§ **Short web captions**
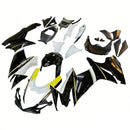 Injection Fairing Kit Bodywork Plastic For Suzuki GSXR600 GSXR750 2011-2026 K11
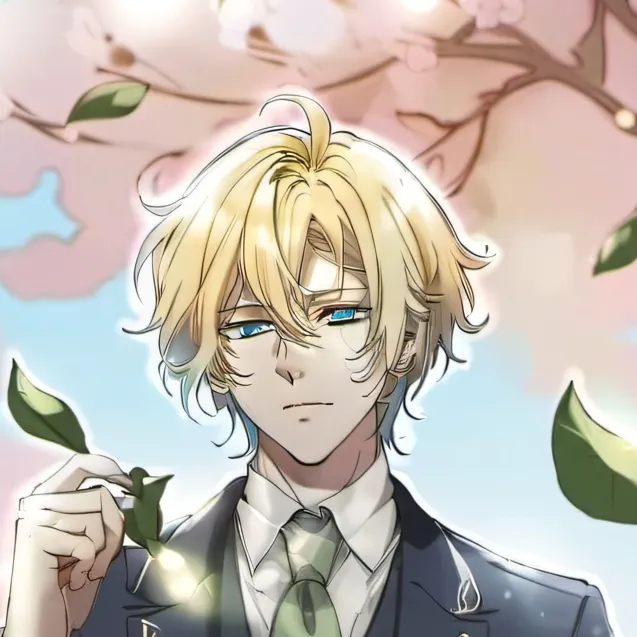 chat with ai character: Poseidon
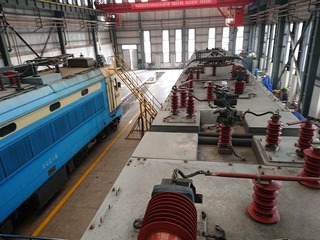 281336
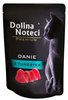 Dolina Noteci Premium Kot Danie z tuńczyka saszetka 85g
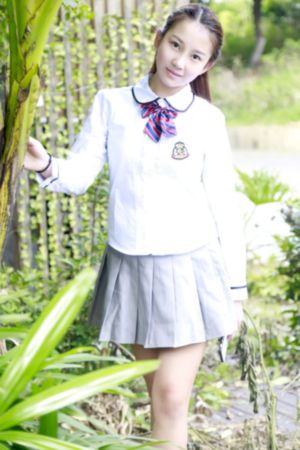 漂亮嫂子2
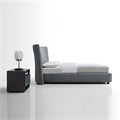 Основание без ящика 160x200 ENZA HOME Коллекция CACHE CACHE (КЭШ КЭШ) арт. EH75308 EH75308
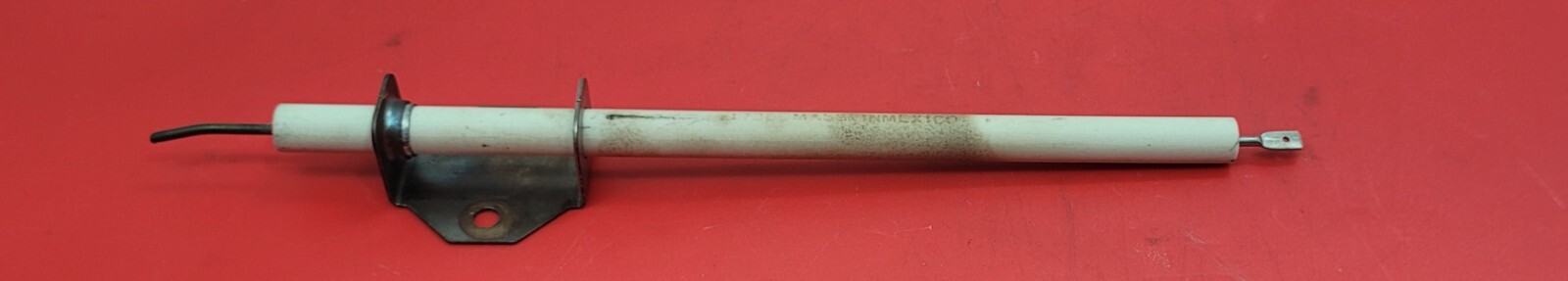 Genuine Double Oven Thermador Spark Electrode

§ **What is needed**
Set down exactly the lines of the entries above from the one holding "Dolina Noteci Premium" through the last one, including both, with the pictures left out.

§ **Answer to this exercise**
 Dolina Noteci Premium Kot Danie z tuńczyka saszetka 85g
 漂亮嫂子2
 Основание без ящика 160x200 ENZA HOME Коллекция CACHE CACHE (КЭШ КЭШ) арт. EH75308 EH75308
 Genuine Double Oven Thermador Spark Electrode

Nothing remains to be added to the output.